Jatuhnya Soeharto membuka kembali momentum demokrasi yang membuka untuk
kedua kalinya pintu gerbang kemerdekaan bagi seluruh rakyat Indonesia. Upaya
pembentukan konstitusi Baru yang memungkinkan demokrasi bisa diterjemahkan dalam
kehidupan kita berbangsa dan bernegara. Seperti kita ketahui sekarang sudah ada tiga kali
perubahan UUD 1945 sehingga kita mengenal perubahan Pertama (the First Amendement),
Perubahan Kedua (the Second Amendement) dan Perubahan Ketiga (the Third
Amendement). Perubahan perubahan tersebut tidak ideal tetapi UUD 1945 tidak lagi
diperlakukan sebagai sesuatu yang sakral.

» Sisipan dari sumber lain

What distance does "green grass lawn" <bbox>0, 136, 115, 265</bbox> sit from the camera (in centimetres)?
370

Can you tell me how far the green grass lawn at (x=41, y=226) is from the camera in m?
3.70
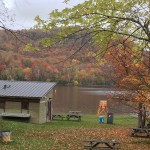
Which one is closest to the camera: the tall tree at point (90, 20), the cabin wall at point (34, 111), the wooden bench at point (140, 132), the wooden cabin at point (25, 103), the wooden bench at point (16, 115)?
the tall tree at point (90, 20)

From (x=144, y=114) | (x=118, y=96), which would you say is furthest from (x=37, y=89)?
(x=144, y=114)

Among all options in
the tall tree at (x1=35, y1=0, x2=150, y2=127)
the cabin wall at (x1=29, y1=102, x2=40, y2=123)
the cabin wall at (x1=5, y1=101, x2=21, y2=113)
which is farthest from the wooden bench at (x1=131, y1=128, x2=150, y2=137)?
the tall tree at (x1=35, y1=0, x2=150, y2=127)

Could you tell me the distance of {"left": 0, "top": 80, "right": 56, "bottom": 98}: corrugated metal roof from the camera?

Membaca Perubahan Pertama, Perubahan Kedua dan Perubahan ketiga UUD 1945, kita
tak mendapat kesan bahwa kita tengah membuat suatu Konstitusi yang komprehensif dengan
suatu paradigma demokratik yang jelas. Proses pemilihan Presiden dan Wakil Presiden secara
langsung yang sudah diamanatkan tidak jelas akan dibawa kemana jika tak ada calon yang
memenangkan suara 50% plus. Artinya, sangat mungkin pemilihan babak kedua dilakukan di
MPR oleh anggota-anggota MPR dengan suara terbanyak. Kalau ini yang terjadi maka
demokrasi yang dikehendaki di penghujung jalan kembali ditelikung oleh sistem kekuasaan
yang tak demokratis.
Marilah kita mulai bersikap jujur kepada diri kita: apakah kita akan membangun
kedaulatan rakyat, demokrasi, supremasi hukum dan hak asasi manusia? Atau kita akan
kembali ke masa lampau yang otoriter dimana kedaulatan ada di tangan penguasa, dimana
hukum dan kebenaran tergantung pada kedermawanan kekuasaan?
UUD Baru bukanlah sebuah obat mujarab, tetapi UUD Baru jika dia dibuat dengan amat
komprehensif melalui proses partisipatoris pasti akan mampu menjadi kontrak sosial baru
yang membawa harapan baru bagi masadepan kita, masadepan anak cucu kita.